Most of the young women that I have been working with in my practice this week fall in this age range and I gave them this name, saying "Ah, you twentysomethings!". Come to find out this descriptor has already been used with there being websites, blogs and even a business with that name. I read somewhere that this group is approaching their "quarter-life crisis". My goodness! Isn't a midlife crisis enough?
But I'm concerned about these young ladies. I found myself wanting to wrap each one of them in my arms and give them a big hug. They look so grownup on the outside, holding captive the little girl who is on the inside. With just a nudge and the offering of my safety and protection, the door opens and the little girl comes bursting out. They even begin to look like little girls as they hang their heads and the tears begin to run down their cheeks. This is especially true of those who have suffered emotional, physical or sexual abuse during their childhoods. My message: "It' OK now; no one can hurt you anymore; let down those walls."
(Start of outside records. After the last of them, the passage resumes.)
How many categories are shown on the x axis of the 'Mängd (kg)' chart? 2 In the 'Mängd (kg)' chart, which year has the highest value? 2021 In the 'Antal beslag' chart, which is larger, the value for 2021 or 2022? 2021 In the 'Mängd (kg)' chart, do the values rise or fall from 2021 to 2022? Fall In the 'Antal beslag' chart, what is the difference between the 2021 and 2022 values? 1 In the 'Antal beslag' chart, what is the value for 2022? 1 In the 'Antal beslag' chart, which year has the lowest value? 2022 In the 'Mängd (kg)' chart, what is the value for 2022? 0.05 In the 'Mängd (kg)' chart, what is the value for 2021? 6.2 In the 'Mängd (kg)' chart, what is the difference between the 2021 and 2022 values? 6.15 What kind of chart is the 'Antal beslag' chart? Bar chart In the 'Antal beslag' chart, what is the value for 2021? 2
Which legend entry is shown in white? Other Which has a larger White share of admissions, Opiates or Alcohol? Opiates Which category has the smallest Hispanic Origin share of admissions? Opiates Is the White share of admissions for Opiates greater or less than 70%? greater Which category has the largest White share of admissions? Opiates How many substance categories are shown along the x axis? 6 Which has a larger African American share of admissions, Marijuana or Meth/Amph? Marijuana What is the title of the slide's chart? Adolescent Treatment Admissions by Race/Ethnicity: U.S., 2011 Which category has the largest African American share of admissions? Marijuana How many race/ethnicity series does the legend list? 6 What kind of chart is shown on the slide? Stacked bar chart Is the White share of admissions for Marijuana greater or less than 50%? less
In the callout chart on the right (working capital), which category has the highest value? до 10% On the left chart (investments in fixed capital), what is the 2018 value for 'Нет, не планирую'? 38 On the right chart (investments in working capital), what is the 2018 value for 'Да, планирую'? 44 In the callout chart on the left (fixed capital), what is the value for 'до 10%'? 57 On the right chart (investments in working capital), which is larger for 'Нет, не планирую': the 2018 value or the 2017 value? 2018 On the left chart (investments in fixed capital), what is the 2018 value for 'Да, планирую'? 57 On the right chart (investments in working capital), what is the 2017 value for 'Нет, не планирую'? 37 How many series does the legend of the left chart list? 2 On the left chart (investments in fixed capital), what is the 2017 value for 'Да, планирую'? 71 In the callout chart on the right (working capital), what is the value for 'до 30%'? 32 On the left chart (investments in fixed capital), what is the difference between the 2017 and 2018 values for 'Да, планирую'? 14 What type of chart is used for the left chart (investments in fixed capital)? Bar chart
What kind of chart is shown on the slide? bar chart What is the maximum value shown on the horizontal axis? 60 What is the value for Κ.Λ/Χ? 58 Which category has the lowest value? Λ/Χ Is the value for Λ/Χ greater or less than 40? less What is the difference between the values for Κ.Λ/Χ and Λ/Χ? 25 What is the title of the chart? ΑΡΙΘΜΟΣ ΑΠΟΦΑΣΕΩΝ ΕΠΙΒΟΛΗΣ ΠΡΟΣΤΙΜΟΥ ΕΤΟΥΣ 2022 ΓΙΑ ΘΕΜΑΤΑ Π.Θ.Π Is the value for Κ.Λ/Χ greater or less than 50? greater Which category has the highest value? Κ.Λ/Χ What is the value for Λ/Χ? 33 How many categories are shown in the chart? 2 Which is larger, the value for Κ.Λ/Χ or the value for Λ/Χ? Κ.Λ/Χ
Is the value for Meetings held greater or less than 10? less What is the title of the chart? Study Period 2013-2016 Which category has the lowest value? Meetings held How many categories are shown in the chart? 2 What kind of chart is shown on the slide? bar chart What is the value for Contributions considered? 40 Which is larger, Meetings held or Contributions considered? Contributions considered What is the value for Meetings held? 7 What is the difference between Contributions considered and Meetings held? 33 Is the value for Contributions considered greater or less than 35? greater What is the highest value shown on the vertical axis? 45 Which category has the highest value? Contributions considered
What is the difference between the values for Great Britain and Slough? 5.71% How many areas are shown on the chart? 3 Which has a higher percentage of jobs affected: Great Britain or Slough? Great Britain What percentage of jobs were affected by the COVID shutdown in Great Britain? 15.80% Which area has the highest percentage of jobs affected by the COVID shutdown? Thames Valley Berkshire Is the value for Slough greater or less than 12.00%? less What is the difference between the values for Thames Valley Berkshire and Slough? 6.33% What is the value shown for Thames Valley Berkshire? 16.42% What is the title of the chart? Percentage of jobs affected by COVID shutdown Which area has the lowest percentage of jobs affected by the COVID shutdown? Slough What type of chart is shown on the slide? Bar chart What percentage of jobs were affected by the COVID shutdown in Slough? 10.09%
So why are they in my office? Many of them have, unfortunately chosen to marry at a time when they are not emotionally ready. There has been an extended adolescence. Emotional tasks previously completed in teenage years are still left uncompleted in the early twenties these days. I admit to needing to learn more about the reasons for this. These young women are not ready to face the demands of a making a lifelong relationship commitment because they have not finished with the establishment of their own individual identities. They are clueless when I ask them questions regarding who they are and what they want to do with their lives. The same is probably true for young men but young men do not typically find themselves sitting by choice in a psychologist's office. Also, it's time for many of them to begin to face the demons of their past, finally breaking away from abusive parents. They thought out of sight-out of mind would be the answer, having moved clear across the country in many instances. However, those horrific memories remain in their minds and in their hearts.
So often these young people try to outrun their sadness, anger, anxiety and other negative emotions. They resort to partying, spending time in the clubs, arguing and distancing themselves from boyfriends, husbands and partners. All sorts of behaviors are evidenced to try to fight the funk. They begin to realize that their lives are out of control and that they need help. The first step is to learn to BE STILL, to learn to sit quietly and to become MINDFUL of the feelings. They have to gain insight into what the feelings are in order to develop healthy coping strategies. This is a brief description of a long process. I am sharing this though to say that change and ultimately emotional healing are possible.
So twentysomethings and those of you in some sort of association with twentysomethings, this post has been for you. This is the time to focus on your PERSONAL GROWTH, deciding who you are and what you want to do with your life. This is the time to work on any unfinished business with your family of origin before moving forward towards making your own family. I say there's a good chance that you are not ready. I'm aware though that you may not listen to me. Being twentysomething, you know more than I know since I'm still living "back in the day" and I'm not "up with" the trends of the new generation...another issue..for another post...
So true. I'm a twentysomething now that is married with three children. This was, by far, no easy task. I expected him to make me complete when I had to deal with some majors issues from childhood. That's where the earlier disagreements in our marriage came from. We worked through them, thanks to God. However, I probably would have waited a little before taking such a major step.